There are tools that do this smearing as it is a standard approach, and they also choose the width of the Gaussian for each point based on the local density of points (denser points -> smaller width to be more sensitive to local changes in the density). I don't know if the latter is done recursively or with other methods. You want the width to be larger than the typical separation so you are not too sensitive to individual entries, but it shouldn't be too much larger, otherwise you are blurring the overall distribution.

 

[person123]

That's good to know that it's a standard approach. I could definitely write MATLAB code to do this (assuming my equation is correct). Adjusting the Gaussian width depending on local density seems to be a lot more difficult; I'm curious if MATLAB has any built-in functions for this (I couldn't find anything in the documentation).

 

[mfb]

Don't know about MATLAB, I know ROOT has something. I don't know how it is called, but I have seen colleagues using it long ago.

 

[anuttarasammyak]

Since

\delta (\alpha x)=\lim _{a\to 0}{\frac {1}{|a|{\sqrt {\pi }}}}e^{-(\alpha x/a)^{2}}

Precise density of delta distribution is approximately represented by Gaussian. You may use Gaussian with width parameter a and finally adjust it.

 

[person123]

Since

\delta (\alpha x)=\lim _{a\to 0}{\frac {1}{|a|{\sqrt {\pi }}}}e^{-(\alpha x/a)^{2}}

Precise density of delta distribution is approximately represented by Gaussian. You may use Gaussian with width parameter a and finally adjust it.

In the 2D case, would $\frac{1}{|a|\sqrt{\pi}}$ be replaced by $\frac{1}{a^2\pi}$ like in the equation I wrote above?

I wrote it on MATLAB, and it seems to work very well, clearly indicating where the crack formed. I think it will also be much easier to analyze than the number of neighbors function because it's continuous. If this is a standard approach, I think it definitely makes sense to use it for analysis.

 

[mfb]

In the 2D case, would $\frac{1}{|a|\sqrt{\pi}}$ be replaced by $\frac{1}{a^2\pi}$ like in the equation I wrote above?

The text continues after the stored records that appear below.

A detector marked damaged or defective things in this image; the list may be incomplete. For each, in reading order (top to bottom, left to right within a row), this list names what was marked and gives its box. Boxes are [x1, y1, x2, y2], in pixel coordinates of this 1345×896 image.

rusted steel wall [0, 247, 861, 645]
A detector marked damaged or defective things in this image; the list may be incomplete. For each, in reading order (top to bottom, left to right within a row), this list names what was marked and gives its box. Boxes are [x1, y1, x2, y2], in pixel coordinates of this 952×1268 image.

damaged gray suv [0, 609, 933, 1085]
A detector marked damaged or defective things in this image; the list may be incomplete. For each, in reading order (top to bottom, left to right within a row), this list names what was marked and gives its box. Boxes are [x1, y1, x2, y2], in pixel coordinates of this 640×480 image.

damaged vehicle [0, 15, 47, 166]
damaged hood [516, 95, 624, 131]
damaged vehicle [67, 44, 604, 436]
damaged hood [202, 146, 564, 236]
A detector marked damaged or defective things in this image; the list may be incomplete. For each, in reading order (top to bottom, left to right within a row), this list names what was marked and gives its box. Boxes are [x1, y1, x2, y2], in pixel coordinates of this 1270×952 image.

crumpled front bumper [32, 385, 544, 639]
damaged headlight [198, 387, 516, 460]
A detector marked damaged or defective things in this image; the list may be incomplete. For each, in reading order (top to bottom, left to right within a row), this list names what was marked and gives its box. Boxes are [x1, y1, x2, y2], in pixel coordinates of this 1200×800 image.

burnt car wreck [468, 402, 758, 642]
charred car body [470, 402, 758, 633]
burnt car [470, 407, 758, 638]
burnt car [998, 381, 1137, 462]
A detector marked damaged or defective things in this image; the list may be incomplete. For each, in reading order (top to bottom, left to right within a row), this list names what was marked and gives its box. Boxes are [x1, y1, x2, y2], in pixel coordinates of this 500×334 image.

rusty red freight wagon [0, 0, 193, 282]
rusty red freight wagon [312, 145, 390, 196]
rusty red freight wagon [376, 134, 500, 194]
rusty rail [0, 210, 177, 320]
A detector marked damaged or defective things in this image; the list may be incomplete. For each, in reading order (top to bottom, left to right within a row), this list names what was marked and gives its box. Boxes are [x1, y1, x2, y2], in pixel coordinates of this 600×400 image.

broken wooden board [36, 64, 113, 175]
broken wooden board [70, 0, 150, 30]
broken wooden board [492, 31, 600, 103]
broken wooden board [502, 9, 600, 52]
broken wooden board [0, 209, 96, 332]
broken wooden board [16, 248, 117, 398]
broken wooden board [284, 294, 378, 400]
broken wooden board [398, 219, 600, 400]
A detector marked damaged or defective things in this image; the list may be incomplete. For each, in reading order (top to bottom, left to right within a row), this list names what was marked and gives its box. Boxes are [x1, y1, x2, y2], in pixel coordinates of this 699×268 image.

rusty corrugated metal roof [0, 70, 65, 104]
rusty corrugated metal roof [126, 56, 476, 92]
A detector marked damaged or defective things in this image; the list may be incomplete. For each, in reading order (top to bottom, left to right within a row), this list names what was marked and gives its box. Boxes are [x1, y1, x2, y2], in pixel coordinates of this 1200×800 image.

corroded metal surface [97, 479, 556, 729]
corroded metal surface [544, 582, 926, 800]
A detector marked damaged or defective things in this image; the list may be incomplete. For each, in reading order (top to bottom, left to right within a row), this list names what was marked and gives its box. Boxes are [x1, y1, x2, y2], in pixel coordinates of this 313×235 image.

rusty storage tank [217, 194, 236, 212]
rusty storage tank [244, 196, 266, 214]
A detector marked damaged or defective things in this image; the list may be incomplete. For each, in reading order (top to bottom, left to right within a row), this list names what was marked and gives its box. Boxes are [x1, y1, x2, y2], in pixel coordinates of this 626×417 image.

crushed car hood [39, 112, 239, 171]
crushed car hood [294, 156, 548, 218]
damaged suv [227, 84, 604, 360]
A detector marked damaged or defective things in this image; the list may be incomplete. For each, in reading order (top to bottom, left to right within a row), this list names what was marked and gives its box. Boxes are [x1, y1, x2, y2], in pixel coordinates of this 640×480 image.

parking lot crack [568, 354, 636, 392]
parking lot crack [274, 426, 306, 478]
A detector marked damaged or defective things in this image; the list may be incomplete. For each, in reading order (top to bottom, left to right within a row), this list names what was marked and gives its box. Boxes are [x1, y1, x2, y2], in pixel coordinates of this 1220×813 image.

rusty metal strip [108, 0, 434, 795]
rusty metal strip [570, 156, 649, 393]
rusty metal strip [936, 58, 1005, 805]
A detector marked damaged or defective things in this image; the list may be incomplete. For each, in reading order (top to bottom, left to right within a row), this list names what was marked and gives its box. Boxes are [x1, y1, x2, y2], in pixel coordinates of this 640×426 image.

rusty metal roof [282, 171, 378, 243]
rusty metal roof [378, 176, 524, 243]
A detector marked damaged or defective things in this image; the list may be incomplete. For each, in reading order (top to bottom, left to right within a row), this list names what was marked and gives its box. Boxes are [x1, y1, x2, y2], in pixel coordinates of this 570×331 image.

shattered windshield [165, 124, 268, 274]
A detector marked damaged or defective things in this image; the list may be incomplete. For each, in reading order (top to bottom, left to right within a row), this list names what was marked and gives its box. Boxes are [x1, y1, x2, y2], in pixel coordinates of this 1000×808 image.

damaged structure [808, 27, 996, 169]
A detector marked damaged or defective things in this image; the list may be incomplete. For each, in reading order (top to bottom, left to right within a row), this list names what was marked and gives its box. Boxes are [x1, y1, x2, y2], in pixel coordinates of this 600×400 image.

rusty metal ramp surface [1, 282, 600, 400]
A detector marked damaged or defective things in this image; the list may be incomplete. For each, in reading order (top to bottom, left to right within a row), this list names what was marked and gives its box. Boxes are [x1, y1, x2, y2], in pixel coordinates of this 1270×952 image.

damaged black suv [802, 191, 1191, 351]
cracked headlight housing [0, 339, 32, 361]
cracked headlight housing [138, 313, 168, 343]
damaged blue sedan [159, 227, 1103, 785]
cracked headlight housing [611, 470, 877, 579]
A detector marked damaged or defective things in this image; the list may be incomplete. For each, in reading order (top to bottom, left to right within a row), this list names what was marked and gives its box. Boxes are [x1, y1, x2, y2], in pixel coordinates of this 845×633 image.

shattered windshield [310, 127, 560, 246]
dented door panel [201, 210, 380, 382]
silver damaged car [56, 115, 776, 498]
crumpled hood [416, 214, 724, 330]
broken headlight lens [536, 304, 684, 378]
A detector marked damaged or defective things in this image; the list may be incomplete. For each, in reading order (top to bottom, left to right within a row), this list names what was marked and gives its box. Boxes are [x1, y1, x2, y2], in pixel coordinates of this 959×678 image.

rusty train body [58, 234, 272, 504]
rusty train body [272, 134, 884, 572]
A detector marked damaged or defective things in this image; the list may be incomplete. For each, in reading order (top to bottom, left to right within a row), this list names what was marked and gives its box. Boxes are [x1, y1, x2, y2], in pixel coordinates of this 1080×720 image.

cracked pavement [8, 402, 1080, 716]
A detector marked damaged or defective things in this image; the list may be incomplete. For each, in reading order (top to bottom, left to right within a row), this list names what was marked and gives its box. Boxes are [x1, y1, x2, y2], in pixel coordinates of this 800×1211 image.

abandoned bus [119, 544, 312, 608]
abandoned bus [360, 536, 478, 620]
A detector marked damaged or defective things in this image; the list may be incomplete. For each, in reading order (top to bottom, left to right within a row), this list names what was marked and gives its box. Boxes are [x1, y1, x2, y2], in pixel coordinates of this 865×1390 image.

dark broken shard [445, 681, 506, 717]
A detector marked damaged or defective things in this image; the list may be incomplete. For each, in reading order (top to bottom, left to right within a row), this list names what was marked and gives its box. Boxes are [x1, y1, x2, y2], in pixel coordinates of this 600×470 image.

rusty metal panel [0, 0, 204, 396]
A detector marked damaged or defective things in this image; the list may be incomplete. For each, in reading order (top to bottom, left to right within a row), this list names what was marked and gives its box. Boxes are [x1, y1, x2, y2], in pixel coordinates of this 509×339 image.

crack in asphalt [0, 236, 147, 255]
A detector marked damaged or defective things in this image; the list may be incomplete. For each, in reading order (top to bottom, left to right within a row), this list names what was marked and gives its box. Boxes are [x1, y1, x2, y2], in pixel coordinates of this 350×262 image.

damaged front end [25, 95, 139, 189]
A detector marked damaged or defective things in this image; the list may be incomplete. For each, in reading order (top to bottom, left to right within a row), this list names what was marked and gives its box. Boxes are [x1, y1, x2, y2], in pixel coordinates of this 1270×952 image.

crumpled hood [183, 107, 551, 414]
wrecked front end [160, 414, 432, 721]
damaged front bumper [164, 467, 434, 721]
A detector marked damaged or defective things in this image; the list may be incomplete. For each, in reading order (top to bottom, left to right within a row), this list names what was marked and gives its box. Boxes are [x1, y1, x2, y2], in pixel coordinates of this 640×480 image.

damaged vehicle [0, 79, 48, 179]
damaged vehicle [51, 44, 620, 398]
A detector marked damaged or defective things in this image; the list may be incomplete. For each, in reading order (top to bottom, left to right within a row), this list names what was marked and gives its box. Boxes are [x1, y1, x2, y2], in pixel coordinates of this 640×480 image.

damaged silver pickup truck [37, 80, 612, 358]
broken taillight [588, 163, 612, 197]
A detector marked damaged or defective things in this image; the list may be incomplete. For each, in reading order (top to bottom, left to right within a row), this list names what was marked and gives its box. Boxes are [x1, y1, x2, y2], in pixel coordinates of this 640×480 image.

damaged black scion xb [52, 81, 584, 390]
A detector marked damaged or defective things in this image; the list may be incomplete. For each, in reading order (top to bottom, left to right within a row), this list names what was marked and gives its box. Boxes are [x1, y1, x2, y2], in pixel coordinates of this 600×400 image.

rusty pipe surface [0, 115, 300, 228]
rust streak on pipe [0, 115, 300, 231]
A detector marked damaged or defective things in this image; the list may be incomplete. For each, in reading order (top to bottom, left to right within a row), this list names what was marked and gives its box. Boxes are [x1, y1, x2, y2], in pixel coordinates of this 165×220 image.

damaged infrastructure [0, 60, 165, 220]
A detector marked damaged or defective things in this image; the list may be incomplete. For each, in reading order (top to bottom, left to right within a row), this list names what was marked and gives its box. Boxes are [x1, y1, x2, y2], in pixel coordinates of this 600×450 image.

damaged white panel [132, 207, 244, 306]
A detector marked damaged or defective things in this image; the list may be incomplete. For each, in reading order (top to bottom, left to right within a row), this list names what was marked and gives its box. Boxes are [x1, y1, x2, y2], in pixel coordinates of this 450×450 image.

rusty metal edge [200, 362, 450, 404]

Yes, it makes sure the overall integral is one. For the relative density it doesn't matter of course (if all points use the same a).

 

[person123]

(I think someone wrote a reply about using kernel estimation and then deleted it). I hadn't heard of that before, but I think using a normal kernel is equivalent to the "gaussian smearing" -- it's good to know the term and that it's a standard procedure. It also seems to be a built-in function on MATLAB (for 1D at least) using fitdist(data,'kernel','Kernel','normal'). I also think that the nearest neighbor approach is equivalent to a box kernel, and the inverse distance idea is the equivalent to an "inverse function kernel," which I'm guessing is never actually used because it blows up.